- DATA PROVIDED -
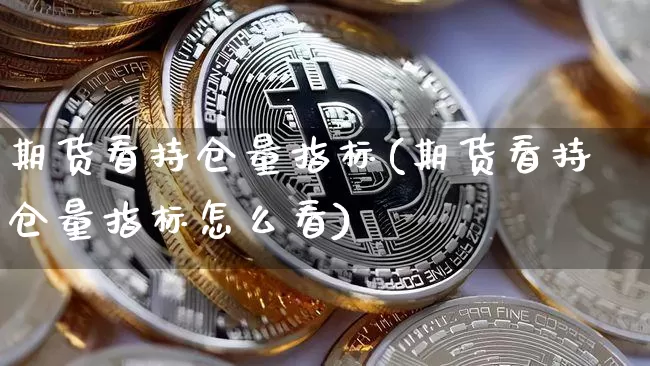 期货看持仓量指标(期货看持仓量指标怎么看)_以太坊_第1张_相聚币圈 期货看持仓量指标(期货看持仓量指标怎么看)_https://www.xjzxxn66.com_以太坊_第1张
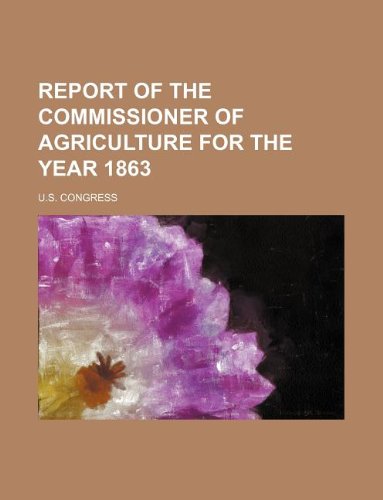 Report of the Commissioner of Agriculture for the Year 1863 Books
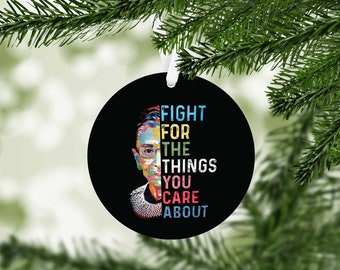 RBG Fight for the things that you care about Christmas Ornament
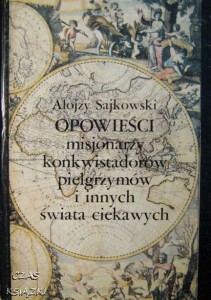 Alojzy Sajkowski, Opowieści misjonarzy konkwistadorów pielgrzymów i innych świata ciekawych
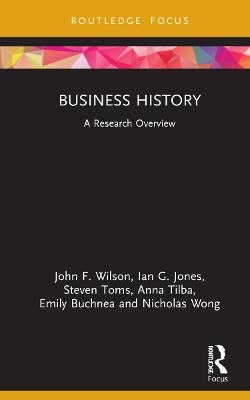 Business History - John F. Wilson, Ian G. Jones, Steven Toms, Anna Tilba, Emily Buchnea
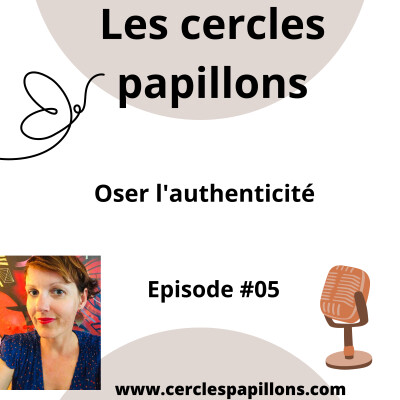 Oser l'authenticité -Episode #05 cover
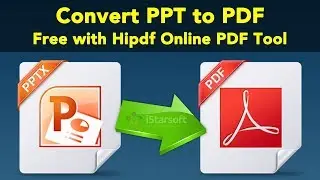 How to Convert PPT to PDF Free with Hipdf Online PDF Tool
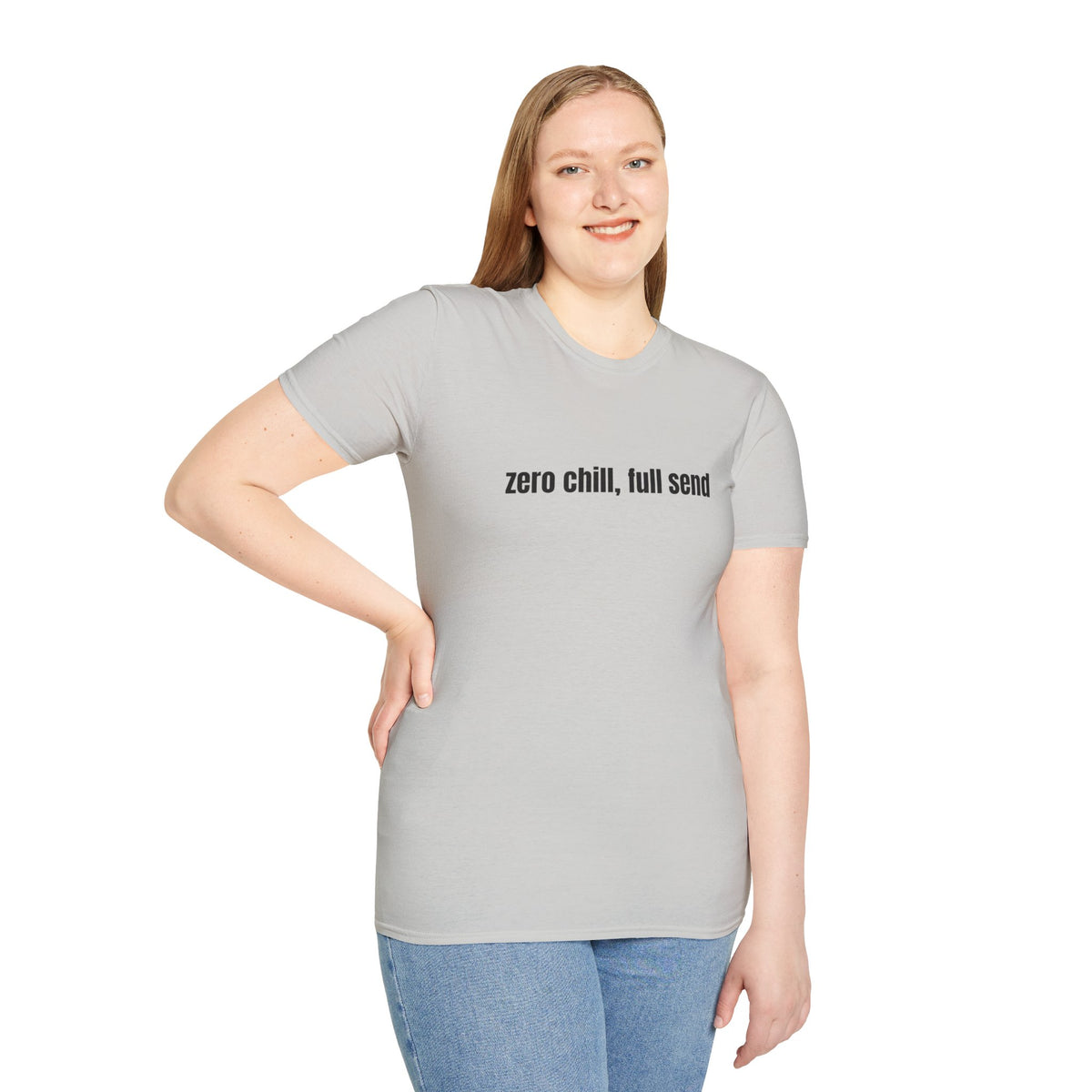 Zero Chill, Full Send T-Shirt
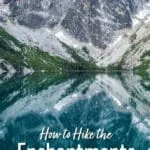 How to hike the Enchantments in one day in the Alpine Lakes Wilderness, Washington. A step-by-step trail guide complete with maps and photos.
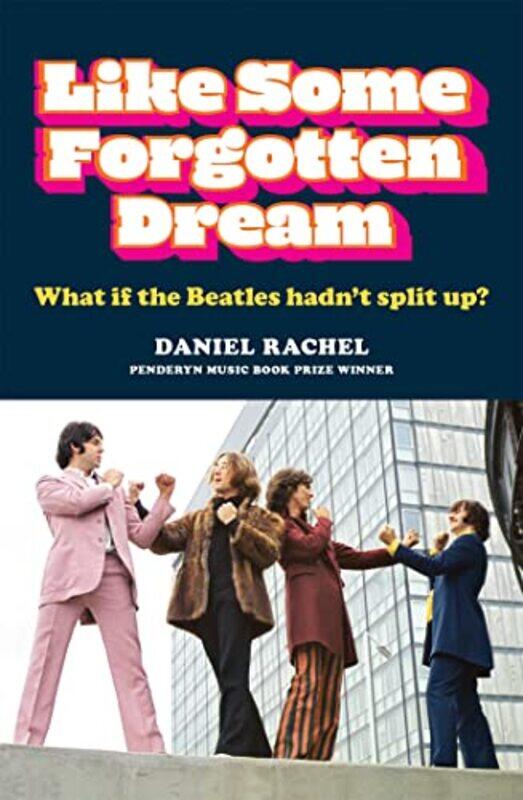 

Like Some Forgotten Dream by Daniel Rachel-Paperback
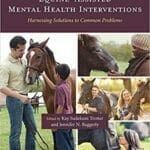 Equine-Assisted Mental Health Interventions: Harnessing Solutions to Common Problems PDF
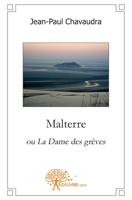 Malterre: ou La Dame des grèves (French Edition) 2812125640 Book Cover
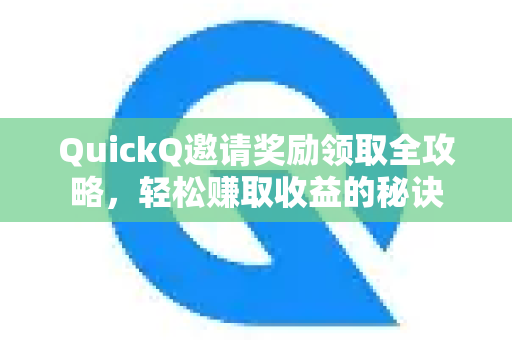 QuickQ邀请奖励领取全攻略，轻松赚取收益的秘诀-第1张图片-QuickQ VPN - 更快、更稳、更简单的VPN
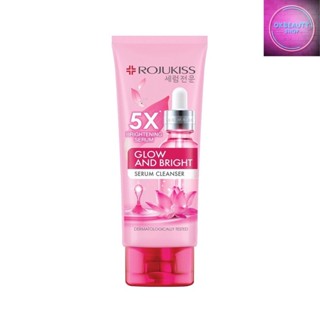 Rojukiss Glow &amp; Bright Serum Cleanser โรจูคิส โกลว์ แอนด์ ไบรท์ เซรั่ม คลีนเซอร์ (100ml.)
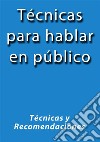 Técnicas para hablar en público. E-book. Formato EPUB ebook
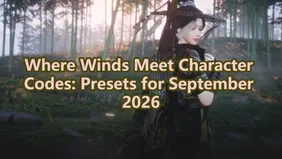 Where Winds Meet Character Codes: Presets for October 2026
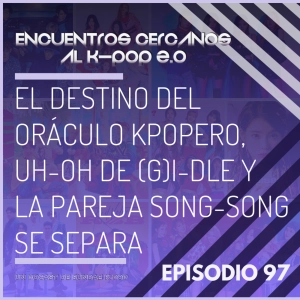 Episodio 97: El destino del oráculo kpopero, Uh-Oh de (G)I-DLE y la pareja Song-Song se separa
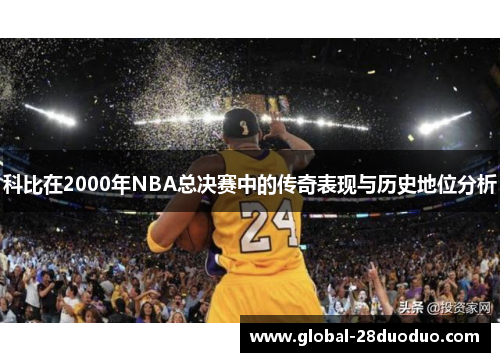 科比在2000年NBA总决赛中的传奇表现与历史地位分析
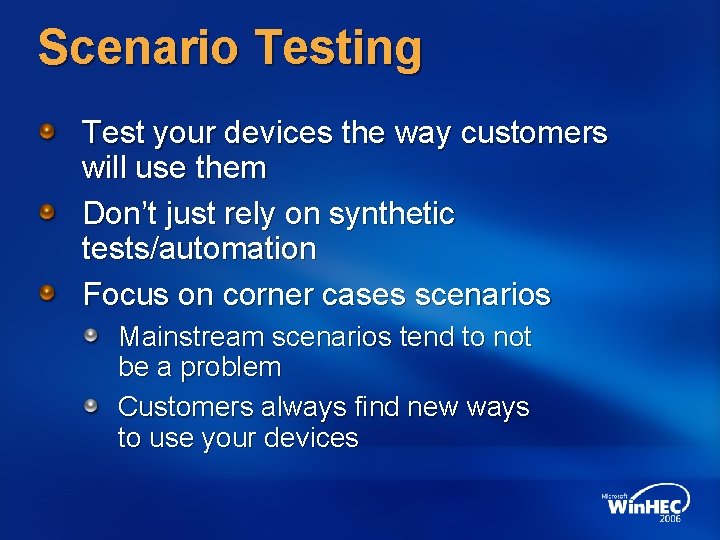 Scenario Testing Test your devices the way customers will use them Don’t just rely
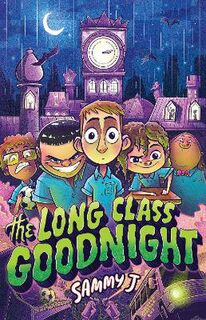 Long Class Goodnight, The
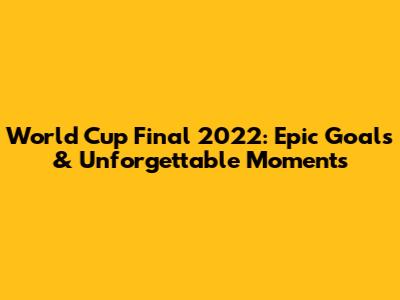 World Cup Final 2022: Epic Goals & Unforgettable Moments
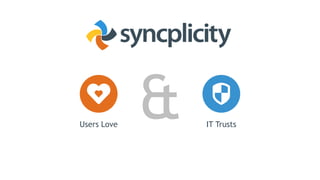 Users Love

&

IT Trusts

 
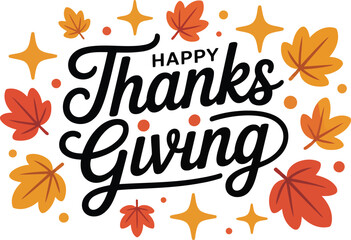 Obraz premium Festive Happy Thanksgiving typography surrounded by colorful autumn leaves and sparkling golden stars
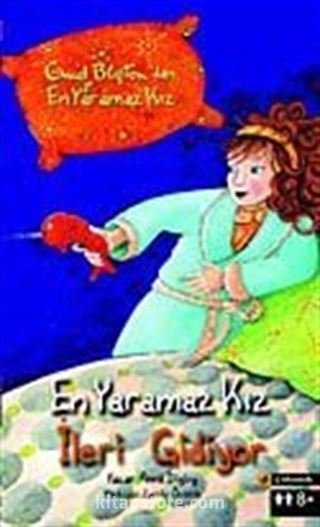 En Yaramaz Kız İleri Gidiyor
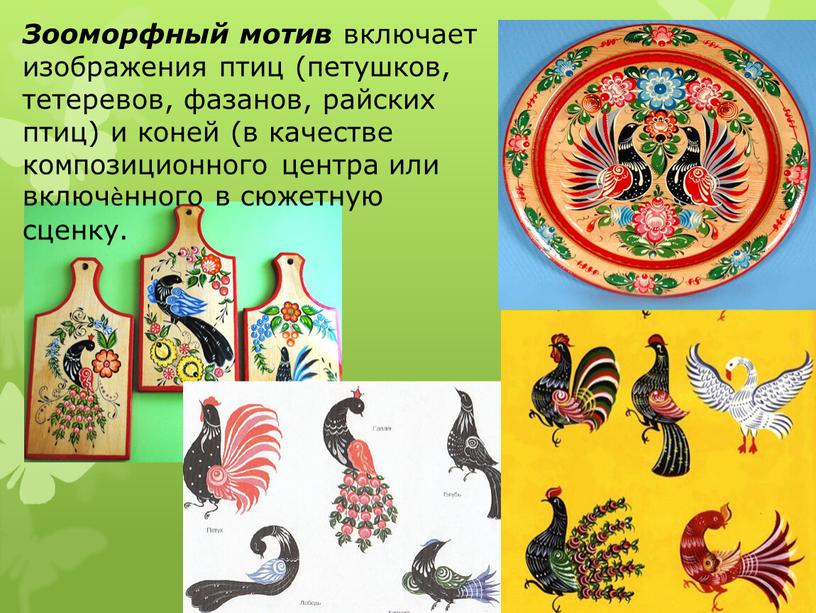 Зооморфный мотив включает изображения птиц (петушков, тетеревов, фазанов, райских птиц) и коней (в качестве композиционного центра или включѐнного в сюжетную сценку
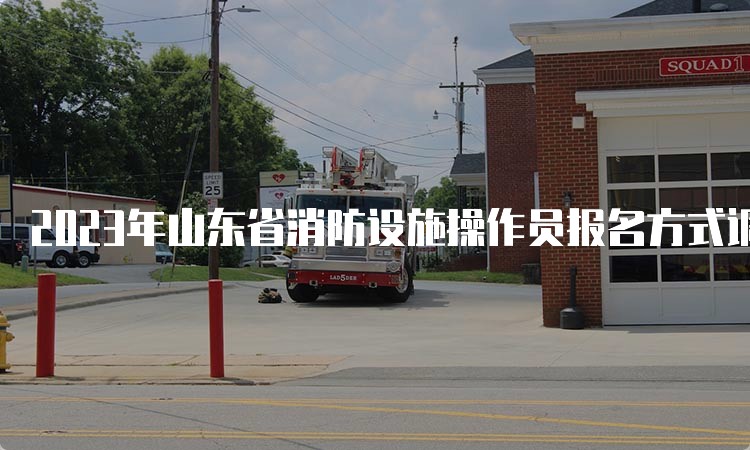 2023年山东省消防设施操作员报名方式调整公告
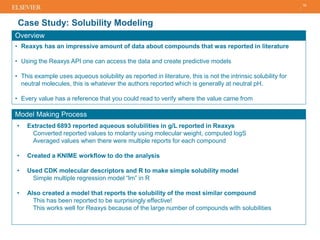 Case Study: Solubility Modeling
18
Overview
• Reaxys has an impressive amount of data about compounds that was reported in literature
• Using the Reaxys API one can access the data and create predictive models
• This example uses aqueous solubility as reported in literature, this is not the intrinsic solubility for
neutral molecules, this is whatever the authors reported which is generally at neutral pH.
• Every value has a reference that you could read to verify where the value came from
Model Making Process
• Extracted 6893 reported aqueous solubilities in g/L reported in Reaxys
Converted reported values to molarity using molecular weight, computed logS
Averaged values when there were multiple reports for each compound
• Created a KNIME workflow to do the analysis
• Used CDK molecular descriptors and R to make simple solubility model
Simple multiple regression model “lm” in R
• Also created a model that reports the solubility of the most similar compound
This has been reported to be surprisingly effective!
This works well for Reaxys because of the large number of compounds with solubilities
 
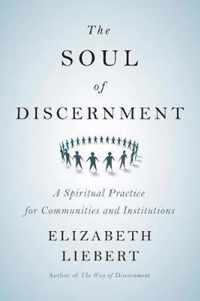 The Soul of Discernment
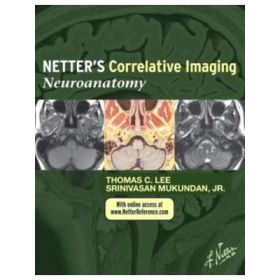Netter's Correlative Imaging. Neuroanatomy - Thomas C. Lee, Srinivasan Mukundan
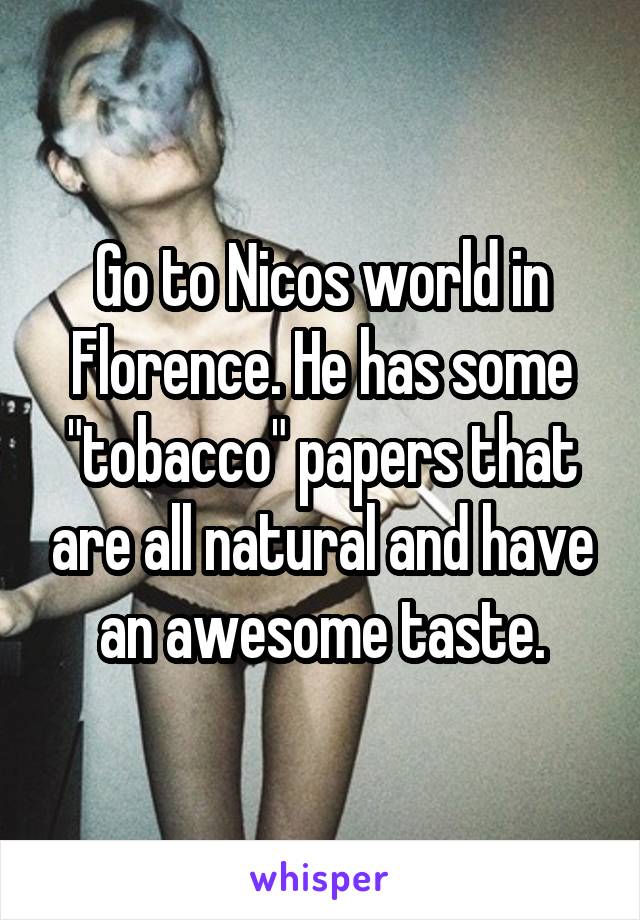 Go to Nicos world in Florence. He has some "tobacco" papers that are all natural and have an awesome taste.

- PROBLEM TO SOLVE -
Please tally the lines above that contain "Reaxys" and report nothing but the total.

- RESULT OF THIS TASK -
4